- _SET EXERCISE A_: In the COP28 passage, what range of warming did the UN Environment Programme report we are looking at?
- _SET EXERCISE B_: Could you give the records from the line containing "Observing this photo, is" through the end of the records, inclusive, as a Markdown table with the columns Row and Line, where each row holds a row number and one line and blank lines are left out?

- _PASSAGE SHOWN_:
![](https://s3.eu-west-2.amazonaws.com/iema.net/photos/_document/COP28-Cover.png)
We're all familiar with the Paris Agreement, in which 195 countries set themselves the goal of limiting global warming to well below 2°C, and ideally not more than 1.5°C, compared to pre-industrial levels. Eight years later, and in the week before COP28 starts, the UN Environment Programme has reported that in fact we’re looking at increases of between 2.5 - 2.9°C.
An overarching theme at COP 28 will be the first ever Global Stocktake (GST) – an inventory of where the world stands on climate action, and an identification of the gaps in action. Unsurprisingly, given the modelling cited above, the headline findings of the stocktake are that action on climate change is happening but more is needed. It finds that governments need to support transformations of the economy that mainstream climate resilience and low GHG emissions development; and reminds us that economic transformation should not be at a pace that has a disproportionate or negative impact on specific groups in society.
As set out in our COP28 guide, a key theme for IEMA will be capacity building: developing the skills, abilities and resources needed to survive, adapt, and thrive within the context of climate change. This includes: technology development, dissemination and deployment, access to climate finance, relevant aspects of education, training and public awareness, and the transparent, timely and accurate communication of information.
As the home of professionals in the climate sector, naturally, IEMA has always promoted education and skills. We firmly believe that professionals need to be encouraged into the sector and that their ongoing development is critical for progress. Furthermore, non-climate professionals need at least an overview understanding of why they’re doing what they’re doing when it comes to their organisation’s mitigation and adaptation programmes.
This year, IEMA has formally written to the Minister of State for Energy Security and Net Zero to request that the UK works with its international counterparts to ensure that the cover decisions reached at the UAE negotiations adequately reflect the need to invest in and develop a global workforce that can tackle climate change head on.

- _EXTRACTED ENTRIES_:
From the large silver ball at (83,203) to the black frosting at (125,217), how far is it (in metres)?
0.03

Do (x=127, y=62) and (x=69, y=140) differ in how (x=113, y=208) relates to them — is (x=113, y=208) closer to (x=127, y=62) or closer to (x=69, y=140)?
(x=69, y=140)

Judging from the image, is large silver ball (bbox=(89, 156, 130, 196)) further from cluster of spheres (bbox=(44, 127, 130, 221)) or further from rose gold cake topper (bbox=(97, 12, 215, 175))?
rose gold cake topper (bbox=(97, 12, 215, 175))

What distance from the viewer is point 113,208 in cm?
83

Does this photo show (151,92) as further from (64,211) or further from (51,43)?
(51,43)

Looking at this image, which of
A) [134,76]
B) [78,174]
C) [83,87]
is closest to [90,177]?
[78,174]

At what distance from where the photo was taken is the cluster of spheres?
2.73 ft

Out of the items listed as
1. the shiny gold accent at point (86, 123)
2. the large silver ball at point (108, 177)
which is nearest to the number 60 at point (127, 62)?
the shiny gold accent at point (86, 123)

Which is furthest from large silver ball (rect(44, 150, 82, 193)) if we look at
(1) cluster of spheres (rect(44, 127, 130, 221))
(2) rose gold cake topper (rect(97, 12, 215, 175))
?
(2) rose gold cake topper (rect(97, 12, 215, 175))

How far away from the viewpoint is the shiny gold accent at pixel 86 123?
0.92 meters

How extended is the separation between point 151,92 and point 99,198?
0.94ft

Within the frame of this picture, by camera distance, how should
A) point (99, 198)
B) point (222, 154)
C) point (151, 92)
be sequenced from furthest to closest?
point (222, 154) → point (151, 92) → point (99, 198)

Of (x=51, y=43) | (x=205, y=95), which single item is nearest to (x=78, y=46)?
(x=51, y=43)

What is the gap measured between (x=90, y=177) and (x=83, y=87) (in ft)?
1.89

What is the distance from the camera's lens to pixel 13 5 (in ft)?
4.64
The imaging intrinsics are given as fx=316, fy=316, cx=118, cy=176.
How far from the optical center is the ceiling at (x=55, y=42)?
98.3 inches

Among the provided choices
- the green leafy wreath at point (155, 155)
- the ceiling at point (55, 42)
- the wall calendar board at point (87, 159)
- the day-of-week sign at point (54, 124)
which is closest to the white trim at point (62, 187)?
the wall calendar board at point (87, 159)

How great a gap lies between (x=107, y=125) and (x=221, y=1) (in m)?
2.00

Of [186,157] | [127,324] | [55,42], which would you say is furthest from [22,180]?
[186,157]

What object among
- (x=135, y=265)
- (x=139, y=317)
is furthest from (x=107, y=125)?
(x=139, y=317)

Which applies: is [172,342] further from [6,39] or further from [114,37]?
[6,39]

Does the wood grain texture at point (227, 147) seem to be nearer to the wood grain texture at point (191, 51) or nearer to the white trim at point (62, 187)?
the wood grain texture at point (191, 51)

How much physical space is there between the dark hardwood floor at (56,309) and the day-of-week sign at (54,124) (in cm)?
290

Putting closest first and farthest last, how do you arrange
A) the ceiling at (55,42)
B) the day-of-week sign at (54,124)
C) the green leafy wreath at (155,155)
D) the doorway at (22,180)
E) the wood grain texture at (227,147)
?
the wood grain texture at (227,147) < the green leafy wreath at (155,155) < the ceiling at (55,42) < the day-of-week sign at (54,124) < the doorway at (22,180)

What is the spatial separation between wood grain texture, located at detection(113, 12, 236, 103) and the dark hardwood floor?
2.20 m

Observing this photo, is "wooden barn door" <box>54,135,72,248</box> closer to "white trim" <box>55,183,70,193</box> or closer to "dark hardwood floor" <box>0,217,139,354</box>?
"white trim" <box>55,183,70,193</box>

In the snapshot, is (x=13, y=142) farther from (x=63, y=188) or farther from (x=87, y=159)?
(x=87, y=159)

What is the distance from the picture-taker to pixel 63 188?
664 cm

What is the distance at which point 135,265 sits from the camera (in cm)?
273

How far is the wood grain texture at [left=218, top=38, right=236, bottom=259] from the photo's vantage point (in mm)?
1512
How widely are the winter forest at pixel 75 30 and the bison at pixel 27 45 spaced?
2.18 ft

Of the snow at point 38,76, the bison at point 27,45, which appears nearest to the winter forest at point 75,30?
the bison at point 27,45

- _CORRECT RESPONSE A_: Increases of between 2.5 and 2.9°C.

- _CORRECT RESPONSE B_:
| Row | Line |
|---|---|
| 1 | Observing this photo, is "wooden barn door" <box>54,135,72,248</box> closer to "white trim" <box>55,183,70,193</box> or closer to "dark hardwood floor" <box>0,217,139,354</box>? |
| 2 | "white trim" <box>55,183,70,193</box> |
| 3 | In the snapshot, is (x=13, y=142) farther from (x=63, y=188) or farther from (x=87, y=159)? |
| 4 | (x=87, y=159) |
| 5 | What is the distance from the picture-taker to pixel 63 188? |
| 6 | 664 cm |
| 7 | What is the distance at which point 135,265 sits from the camera (in cm)? |
| 8 | 273 |
| 9 | How far is the wood grain texture at [left=218, top=38, right=236, bottom=259] from the photo's vantage point (in mm)? |
| 10 | 1512 |
| 11 | How widely are the winter forest at pixel 75 30 and the bison at pixel 27 45 spaced? |
| 12 | 2.18 ft |
| 13 | Of the snow at point 38,76, the bison at point 27,45, which appears nearest to the winter forest at point 75,30? |
| 14 | the bison at point 27,45 |